→ WORK REQUIRED
Return every line below in which "normal" appears.

(Dataset items)
============================================================
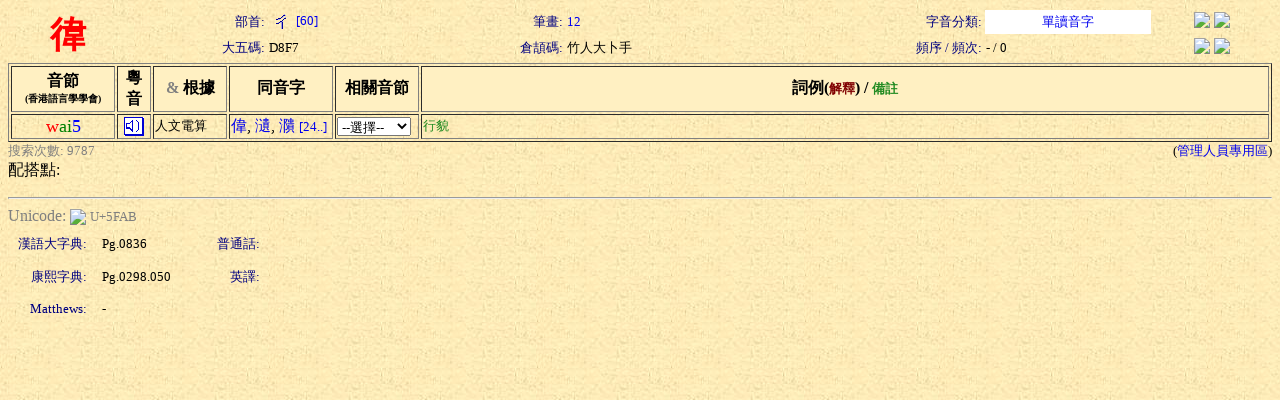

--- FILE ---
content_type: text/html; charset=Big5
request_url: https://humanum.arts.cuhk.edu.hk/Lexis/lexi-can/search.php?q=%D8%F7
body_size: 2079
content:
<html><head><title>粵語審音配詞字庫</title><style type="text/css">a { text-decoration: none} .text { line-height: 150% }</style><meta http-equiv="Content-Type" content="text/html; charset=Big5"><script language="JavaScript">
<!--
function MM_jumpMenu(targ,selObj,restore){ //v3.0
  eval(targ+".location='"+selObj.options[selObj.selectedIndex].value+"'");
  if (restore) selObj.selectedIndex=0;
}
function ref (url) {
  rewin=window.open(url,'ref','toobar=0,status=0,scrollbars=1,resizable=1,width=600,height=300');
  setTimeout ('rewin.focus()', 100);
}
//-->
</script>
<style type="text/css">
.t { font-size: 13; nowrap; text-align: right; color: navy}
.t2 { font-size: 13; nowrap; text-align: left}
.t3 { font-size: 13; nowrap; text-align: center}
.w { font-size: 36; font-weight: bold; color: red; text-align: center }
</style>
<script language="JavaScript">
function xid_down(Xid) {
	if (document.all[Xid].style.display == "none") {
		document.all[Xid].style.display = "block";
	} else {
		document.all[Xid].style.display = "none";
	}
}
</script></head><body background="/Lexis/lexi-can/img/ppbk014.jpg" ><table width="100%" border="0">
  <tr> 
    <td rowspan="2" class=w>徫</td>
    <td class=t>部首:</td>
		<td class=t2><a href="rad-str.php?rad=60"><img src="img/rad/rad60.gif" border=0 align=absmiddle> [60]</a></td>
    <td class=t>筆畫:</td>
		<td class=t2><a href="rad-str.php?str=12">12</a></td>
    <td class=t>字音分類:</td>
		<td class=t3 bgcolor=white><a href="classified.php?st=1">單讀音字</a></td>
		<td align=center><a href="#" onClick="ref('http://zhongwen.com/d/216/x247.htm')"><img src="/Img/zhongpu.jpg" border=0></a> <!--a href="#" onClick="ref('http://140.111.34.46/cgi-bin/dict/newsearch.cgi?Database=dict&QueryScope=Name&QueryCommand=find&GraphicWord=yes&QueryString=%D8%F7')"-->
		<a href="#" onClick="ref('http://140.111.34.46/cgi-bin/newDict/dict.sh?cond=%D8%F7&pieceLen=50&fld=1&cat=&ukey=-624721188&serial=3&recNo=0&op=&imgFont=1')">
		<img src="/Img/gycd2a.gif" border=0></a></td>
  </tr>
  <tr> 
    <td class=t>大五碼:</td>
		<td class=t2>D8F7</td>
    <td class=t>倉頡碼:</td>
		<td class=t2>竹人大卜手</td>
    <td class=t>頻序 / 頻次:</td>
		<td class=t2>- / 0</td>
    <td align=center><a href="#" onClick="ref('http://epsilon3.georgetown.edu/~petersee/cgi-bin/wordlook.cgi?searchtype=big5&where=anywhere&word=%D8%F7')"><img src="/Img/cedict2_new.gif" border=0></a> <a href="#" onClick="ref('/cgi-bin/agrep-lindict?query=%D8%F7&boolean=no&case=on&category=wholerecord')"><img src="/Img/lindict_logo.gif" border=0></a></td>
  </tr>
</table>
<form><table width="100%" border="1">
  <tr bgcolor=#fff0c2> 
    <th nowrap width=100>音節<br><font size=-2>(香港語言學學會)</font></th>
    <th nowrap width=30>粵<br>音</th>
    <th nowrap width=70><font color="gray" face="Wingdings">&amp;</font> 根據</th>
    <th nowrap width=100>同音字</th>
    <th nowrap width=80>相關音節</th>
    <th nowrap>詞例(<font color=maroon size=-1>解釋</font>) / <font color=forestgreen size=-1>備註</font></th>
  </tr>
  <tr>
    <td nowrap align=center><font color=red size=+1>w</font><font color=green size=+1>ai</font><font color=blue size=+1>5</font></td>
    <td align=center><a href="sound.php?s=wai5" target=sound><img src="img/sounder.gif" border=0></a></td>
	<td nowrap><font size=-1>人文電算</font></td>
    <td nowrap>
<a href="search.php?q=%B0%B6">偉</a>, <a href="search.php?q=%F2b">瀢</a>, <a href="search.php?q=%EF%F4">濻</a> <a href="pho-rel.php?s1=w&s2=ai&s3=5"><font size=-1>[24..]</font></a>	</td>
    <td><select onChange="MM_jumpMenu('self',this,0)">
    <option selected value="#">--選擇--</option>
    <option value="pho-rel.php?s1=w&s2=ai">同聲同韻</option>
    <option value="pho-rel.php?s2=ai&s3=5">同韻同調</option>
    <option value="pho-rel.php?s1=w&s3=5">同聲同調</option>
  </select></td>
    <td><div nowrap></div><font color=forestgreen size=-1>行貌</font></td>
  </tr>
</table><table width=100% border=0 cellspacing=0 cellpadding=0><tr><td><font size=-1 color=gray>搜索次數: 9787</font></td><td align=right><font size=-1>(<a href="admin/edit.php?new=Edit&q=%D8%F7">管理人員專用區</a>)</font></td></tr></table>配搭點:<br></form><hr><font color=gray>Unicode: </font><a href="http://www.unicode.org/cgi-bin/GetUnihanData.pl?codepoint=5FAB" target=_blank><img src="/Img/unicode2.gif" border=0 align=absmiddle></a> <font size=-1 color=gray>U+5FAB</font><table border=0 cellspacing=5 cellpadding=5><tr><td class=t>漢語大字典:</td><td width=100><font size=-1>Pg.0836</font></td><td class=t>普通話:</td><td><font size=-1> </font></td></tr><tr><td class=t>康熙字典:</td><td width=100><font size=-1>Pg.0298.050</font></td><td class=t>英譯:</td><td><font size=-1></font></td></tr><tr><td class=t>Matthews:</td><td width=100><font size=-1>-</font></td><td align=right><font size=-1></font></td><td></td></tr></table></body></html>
============================================================
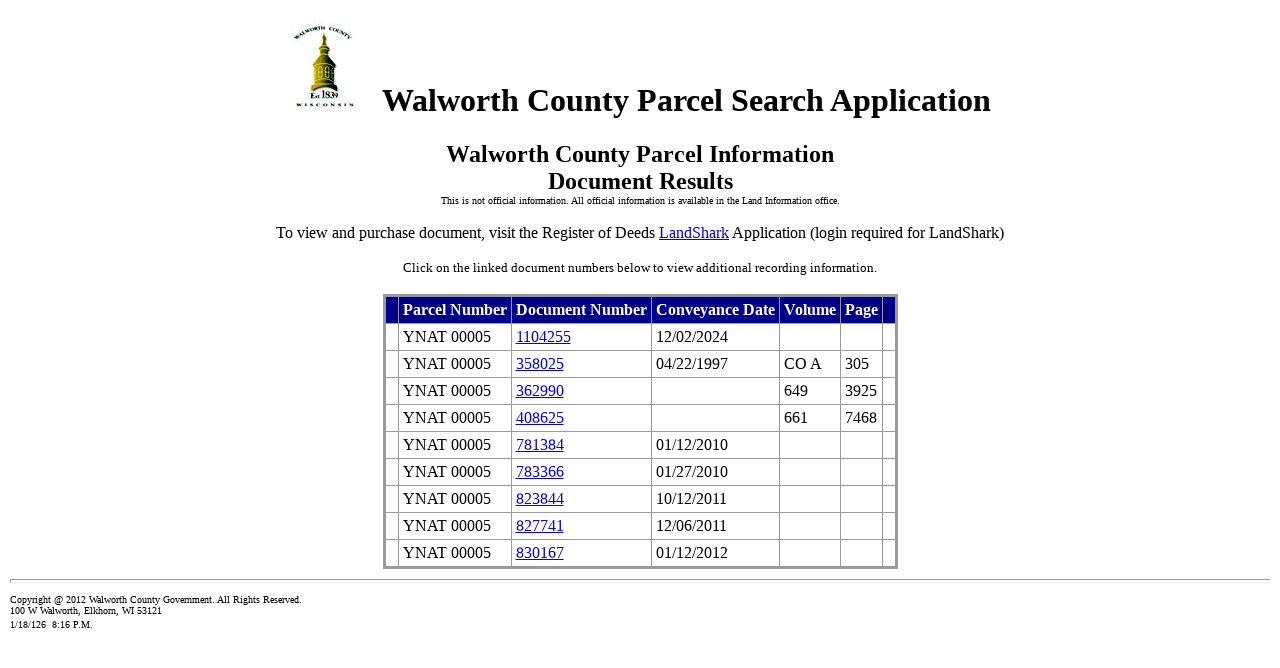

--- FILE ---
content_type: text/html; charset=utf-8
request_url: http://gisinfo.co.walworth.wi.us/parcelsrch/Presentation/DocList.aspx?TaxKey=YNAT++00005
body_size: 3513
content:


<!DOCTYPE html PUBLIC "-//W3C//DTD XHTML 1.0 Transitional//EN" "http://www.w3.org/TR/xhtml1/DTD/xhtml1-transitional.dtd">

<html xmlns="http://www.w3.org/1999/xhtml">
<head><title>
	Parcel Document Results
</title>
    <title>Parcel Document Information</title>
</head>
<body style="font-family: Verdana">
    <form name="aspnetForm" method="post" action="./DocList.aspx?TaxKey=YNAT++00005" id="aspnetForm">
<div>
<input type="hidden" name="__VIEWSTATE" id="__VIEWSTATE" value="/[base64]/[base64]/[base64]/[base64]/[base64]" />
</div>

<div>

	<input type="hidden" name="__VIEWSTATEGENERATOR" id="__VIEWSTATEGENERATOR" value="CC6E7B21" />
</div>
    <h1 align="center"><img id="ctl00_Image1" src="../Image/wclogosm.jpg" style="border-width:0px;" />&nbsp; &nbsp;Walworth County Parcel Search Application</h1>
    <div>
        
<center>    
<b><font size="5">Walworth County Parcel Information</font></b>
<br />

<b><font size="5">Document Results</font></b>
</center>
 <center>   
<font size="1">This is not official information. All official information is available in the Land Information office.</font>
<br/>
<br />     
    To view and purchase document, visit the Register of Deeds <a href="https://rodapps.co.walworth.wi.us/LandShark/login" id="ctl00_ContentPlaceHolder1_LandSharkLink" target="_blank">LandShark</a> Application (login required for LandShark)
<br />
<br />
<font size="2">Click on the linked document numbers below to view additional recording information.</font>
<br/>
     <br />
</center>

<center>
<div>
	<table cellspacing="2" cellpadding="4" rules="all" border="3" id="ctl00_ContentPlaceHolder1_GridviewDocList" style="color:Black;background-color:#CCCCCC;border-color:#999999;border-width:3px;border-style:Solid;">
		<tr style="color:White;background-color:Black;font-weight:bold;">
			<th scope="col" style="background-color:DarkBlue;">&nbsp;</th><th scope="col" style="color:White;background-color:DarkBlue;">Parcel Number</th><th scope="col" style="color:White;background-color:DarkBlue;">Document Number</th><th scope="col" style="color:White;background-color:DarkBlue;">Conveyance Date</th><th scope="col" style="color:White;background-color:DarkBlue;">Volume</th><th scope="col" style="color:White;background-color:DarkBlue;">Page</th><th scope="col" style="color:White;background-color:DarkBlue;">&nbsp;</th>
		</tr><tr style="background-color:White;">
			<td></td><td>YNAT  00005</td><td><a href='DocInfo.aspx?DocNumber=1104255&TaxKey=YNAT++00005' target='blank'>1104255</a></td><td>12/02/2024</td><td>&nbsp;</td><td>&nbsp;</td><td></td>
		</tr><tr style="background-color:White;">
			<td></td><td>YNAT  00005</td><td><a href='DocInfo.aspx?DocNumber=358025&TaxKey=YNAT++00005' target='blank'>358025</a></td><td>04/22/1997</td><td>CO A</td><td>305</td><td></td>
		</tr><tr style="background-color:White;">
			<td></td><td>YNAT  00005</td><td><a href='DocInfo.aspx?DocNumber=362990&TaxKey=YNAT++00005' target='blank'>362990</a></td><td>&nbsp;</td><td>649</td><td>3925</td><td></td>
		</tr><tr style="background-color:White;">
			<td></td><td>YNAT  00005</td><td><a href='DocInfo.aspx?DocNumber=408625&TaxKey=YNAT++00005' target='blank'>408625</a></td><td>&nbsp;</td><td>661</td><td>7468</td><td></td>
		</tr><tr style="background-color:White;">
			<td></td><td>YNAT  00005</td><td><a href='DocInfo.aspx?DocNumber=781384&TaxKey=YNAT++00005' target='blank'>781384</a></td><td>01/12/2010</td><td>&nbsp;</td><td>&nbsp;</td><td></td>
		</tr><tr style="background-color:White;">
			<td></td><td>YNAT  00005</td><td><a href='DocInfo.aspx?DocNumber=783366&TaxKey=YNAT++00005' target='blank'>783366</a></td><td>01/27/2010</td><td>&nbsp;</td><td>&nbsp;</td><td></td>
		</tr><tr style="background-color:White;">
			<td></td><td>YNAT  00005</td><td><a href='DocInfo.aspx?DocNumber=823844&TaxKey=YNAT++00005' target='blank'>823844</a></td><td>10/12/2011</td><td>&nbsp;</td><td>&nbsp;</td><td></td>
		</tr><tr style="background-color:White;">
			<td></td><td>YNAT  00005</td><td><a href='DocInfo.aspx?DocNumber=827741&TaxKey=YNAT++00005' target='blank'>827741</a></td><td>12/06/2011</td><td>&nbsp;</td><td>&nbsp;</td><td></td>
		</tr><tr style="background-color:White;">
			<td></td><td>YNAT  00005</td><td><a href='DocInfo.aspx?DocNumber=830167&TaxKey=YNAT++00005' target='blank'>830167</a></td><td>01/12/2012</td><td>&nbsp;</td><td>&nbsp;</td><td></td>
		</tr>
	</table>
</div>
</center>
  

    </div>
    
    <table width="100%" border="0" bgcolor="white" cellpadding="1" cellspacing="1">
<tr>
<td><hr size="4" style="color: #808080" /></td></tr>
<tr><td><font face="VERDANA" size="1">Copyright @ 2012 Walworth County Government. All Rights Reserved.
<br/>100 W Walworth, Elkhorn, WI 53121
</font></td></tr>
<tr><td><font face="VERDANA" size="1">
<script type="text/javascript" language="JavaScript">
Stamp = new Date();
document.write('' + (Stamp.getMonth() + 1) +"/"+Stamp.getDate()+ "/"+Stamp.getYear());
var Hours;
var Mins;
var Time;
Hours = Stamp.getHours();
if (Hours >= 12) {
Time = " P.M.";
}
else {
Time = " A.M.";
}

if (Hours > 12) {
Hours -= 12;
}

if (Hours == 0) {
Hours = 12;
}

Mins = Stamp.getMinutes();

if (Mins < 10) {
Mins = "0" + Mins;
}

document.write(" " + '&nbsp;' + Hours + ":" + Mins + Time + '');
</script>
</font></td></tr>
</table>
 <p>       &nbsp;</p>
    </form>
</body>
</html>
============================================================
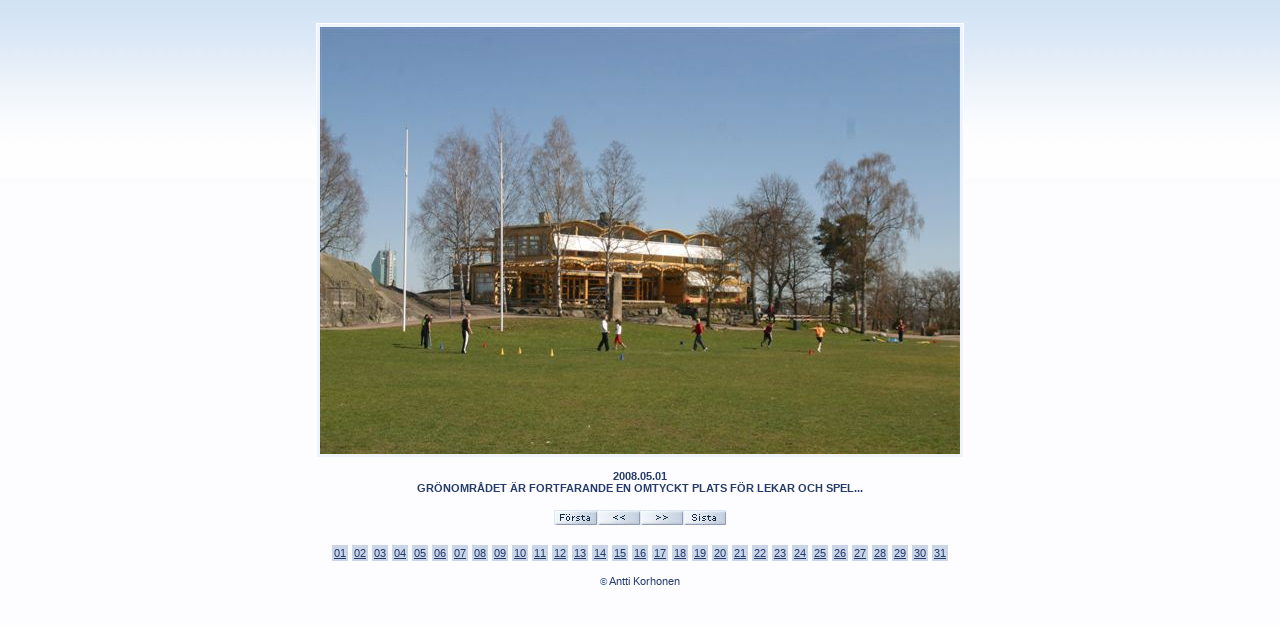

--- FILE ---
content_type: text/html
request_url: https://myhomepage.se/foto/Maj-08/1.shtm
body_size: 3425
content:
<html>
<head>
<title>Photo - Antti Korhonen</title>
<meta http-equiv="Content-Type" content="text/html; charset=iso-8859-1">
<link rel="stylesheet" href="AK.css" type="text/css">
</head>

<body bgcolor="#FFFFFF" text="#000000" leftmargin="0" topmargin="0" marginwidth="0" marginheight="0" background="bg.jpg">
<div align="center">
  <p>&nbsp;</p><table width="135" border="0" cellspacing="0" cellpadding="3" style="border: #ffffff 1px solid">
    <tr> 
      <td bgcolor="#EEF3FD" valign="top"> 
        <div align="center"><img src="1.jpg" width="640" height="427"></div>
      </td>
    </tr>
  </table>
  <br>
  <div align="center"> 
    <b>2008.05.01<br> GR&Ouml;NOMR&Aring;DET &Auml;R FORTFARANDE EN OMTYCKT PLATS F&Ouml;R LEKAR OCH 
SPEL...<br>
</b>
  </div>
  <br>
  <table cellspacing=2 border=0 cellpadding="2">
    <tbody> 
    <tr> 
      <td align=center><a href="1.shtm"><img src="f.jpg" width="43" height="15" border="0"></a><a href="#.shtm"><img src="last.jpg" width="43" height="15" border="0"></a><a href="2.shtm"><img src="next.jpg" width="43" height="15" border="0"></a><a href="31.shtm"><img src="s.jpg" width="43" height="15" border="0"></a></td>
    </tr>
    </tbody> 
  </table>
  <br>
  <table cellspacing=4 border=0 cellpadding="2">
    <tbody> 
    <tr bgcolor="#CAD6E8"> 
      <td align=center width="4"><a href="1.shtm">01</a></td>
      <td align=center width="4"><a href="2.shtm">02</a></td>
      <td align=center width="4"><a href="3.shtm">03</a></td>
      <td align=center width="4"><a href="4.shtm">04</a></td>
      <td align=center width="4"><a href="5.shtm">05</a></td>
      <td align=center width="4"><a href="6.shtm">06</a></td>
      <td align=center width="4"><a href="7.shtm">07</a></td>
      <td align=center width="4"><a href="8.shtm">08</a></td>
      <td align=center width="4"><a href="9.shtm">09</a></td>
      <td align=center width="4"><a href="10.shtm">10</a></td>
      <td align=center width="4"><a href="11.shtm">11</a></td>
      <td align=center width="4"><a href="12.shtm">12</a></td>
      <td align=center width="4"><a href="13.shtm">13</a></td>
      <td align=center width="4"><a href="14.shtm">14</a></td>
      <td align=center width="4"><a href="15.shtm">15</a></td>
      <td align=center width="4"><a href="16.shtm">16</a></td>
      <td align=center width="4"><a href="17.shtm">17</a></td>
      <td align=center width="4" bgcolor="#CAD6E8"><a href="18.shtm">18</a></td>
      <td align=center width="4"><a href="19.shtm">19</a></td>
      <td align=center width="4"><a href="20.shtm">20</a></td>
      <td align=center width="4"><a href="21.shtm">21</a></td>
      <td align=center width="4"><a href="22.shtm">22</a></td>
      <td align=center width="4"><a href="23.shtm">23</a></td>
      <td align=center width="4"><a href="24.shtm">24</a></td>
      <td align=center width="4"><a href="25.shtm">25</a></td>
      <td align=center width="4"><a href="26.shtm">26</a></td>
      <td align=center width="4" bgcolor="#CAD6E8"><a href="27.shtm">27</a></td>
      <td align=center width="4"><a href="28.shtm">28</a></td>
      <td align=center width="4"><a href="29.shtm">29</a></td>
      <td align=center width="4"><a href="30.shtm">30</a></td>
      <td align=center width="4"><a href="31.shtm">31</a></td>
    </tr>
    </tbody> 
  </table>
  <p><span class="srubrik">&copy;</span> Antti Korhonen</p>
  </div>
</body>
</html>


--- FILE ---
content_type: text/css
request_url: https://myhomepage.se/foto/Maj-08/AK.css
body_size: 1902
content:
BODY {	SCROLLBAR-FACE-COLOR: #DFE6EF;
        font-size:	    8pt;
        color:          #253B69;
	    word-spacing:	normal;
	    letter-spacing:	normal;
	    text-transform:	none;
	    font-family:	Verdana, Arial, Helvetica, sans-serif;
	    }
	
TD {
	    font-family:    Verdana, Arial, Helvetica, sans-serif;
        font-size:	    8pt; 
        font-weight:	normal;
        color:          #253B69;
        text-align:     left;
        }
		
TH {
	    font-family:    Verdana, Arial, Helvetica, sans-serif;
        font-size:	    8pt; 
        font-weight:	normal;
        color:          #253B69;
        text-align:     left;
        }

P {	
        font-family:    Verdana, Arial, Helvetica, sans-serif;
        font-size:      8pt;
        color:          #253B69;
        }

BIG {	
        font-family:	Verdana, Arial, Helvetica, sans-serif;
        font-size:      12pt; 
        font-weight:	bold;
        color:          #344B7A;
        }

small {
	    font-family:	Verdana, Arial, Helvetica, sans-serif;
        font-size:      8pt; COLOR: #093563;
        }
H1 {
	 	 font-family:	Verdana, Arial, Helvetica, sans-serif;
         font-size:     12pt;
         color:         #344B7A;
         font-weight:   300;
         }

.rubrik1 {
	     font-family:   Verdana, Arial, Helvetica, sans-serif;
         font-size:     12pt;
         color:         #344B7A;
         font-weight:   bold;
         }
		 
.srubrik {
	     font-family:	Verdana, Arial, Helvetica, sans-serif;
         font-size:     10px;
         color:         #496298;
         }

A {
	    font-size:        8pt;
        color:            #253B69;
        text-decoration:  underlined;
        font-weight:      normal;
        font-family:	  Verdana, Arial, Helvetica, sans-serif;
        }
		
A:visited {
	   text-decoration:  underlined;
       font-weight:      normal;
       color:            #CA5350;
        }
============================================================
→ RESULT BELOW
	    word-spacing:	normal;
	    letter-spacing:	normal;
        font-weight:	normal;
        font-weight:	normal;
        font-weight:      normal;
       font-weight:      normal;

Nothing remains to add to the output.